*YOUR OBJECTIVE*: Please reproduce the entries below exactly, starting at the first line and ending with the line that holds "浙江触摸屏工控一体机定制厂家,工业触摸屏一体机定制厂家".

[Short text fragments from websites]
[Start of section]

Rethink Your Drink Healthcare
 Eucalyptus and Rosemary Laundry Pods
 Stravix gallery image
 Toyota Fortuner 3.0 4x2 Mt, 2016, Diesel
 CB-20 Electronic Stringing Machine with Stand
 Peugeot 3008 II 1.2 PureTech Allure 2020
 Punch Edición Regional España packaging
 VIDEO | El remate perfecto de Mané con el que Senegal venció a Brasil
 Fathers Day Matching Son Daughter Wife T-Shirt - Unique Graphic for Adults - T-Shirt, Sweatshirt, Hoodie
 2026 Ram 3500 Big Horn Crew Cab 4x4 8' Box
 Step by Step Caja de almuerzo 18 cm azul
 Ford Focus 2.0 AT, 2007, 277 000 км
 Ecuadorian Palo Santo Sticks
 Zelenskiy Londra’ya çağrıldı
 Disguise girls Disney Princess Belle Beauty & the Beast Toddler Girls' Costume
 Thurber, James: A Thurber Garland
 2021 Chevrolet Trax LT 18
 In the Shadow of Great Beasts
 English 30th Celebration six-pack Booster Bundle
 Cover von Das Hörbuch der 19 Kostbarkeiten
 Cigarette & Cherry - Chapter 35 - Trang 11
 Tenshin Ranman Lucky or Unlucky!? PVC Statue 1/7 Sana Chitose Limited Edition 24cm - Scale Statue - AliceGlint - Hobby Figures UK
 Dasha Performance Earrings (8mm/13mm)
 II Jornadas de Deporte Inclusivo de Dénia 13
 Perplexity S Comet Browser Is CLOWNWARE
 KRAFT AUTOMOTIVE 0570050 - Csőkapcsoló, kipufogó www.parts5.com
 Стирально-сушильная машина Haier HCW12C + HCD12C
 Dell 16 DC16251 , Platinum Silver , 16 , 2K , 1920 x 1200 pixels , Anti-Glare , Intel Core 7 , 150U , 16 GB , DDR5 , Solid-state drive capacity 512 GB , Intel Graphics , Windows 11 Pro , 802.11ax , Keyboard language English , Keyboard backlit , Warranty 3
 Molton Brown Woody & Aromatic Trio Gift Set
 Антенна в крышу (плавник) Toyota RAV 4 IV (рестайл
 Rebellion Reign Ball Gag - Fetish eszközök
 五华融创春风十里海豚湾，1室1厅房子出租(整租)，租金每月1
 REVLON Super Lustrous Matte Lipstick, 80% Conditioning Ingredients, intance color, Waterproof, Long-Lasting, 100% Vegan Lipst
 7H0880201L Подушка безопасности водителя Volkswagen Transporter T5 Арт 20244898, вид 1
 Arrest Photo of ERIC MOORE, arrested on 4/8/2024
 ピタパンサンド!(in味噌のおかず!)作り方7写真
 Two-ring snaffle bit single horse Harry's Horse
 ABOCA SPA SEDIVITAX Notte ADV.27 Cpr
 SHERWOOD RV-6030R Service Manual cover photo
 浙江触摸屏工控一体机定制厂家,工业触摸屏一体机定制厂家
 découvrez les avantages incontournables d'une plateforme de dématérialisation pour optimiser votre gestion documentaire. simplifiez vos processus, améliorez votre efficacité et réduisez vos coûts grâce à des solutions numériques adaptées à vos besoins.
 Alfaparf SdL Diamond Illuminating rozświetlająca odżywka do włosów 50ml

[End of section]

*ANSWER AREA*:
Rethink Your Drink Healthcare
 Eucalyptus and Rosemary Laundry Pods
 Stravix gallery image
 Toyota Fortuner 3.0 4x2 Mt, 2016, Diesel
 CB-20 Electronic Stringing Machine with Stand
 Peugeot 3008 II 1.2 PureTech Allure 2020
 Punch Edición Regional España packaging
 VIDEO | El remate perfecto de Mané con el que Senegal venció a Brasil
 Fathers Day Matching Son Daughter Wife T-Shirt - Unique Graphic for Adults - T-Shirt, Sweatshirt, Hoodie
 2026 Ram 3500 Big Horn Crew Cab 4x4 8' Box
 Step by Step Caja de almuerzo 18 cm azul
 Ford Focus 2.0 AT, 2007, 277 000 км
 Ecuadorian Palo Santo Sticks
 Zelenskiy Londra’ya çağrıldı
 Disguise girls Disney Princess Belle Beauty & the Beast Toddler Girls' Costume
 Thurber, James: A Thurber Garland
 2021 Chevrolet Trax LT 18
 In the Shadow of Great Beasts
 English 30th Celebration six-pack Booster Bundle
 Cover von Das Hörbuch der 19 Kostbarkeiten
 Cigarette & Cherry - Chapter 35 - Trang 11
 Tenshin Ranman Lucky or Unlucky!? PVC Statue 1/7 Sana Chitose Limited Edition 24cm - Scale Statue - AliceGlint - Hobby Figures UK
 Dasha Performance Earrings (8mm/13mm)
 II Jornadas de Deporte Inclusivo de Dénia 13
 Perplexity S Comet Browser Is CLOWNWARE
 KRAFT AUTOMOTIVE 0570050 - Csőkapcsoló, kipufogó www.parts5.com
 Стирально-сушильная машина Haier HCW12C + HCD12C
 Dell 16 DC16251 , Platinum Silver , 16 , 2K , 1920 x 1200 pixels , Anti-Glare , Intel Core 7 , 150U , 16 GB , DDR5 , Solid-state drive capacity 512 GB , Intel Graphics , Windows 11 Pro , 802.11ax , Keyboard language English , Keyboard backlit , Warranty 3
 Molton Brown Woody & Aromatic Trio Gift Set
 Антенна в крышу (плавник) Toyota RAV 4 IV (рестайл
 Rebellion Reign Ball Gag - Fetish eszközök
 五华融创春风十里海豚湾，1室1厅房子出租(整租)，租金每月1
 REVLON Super Lustrous Matte Lipstick, 80% Conditioning Ingredients, intance color, Waterproof, Long-Lasting, 100% Vegan Lipst
 7H0880201L Подушка безопасности водителя Volkswagen Transporter T5 Арт 20244898, вид 1
 Arrest Photo of ERIC MOORE, arrested on 4/8/2024
 ピタパンサンド!(in味噌のおかず!)作り方7写真
 Two-ring snaffle bit single horse Harry's Horse
 ABOCA SPA SEDIVITAX Notte ADV.27 Cpr
 SHERWOOD RV-6030R Service Manual cover photo
 浙江触摸屏工控一体机定制厂家,工业触摸屏一体机定制厂家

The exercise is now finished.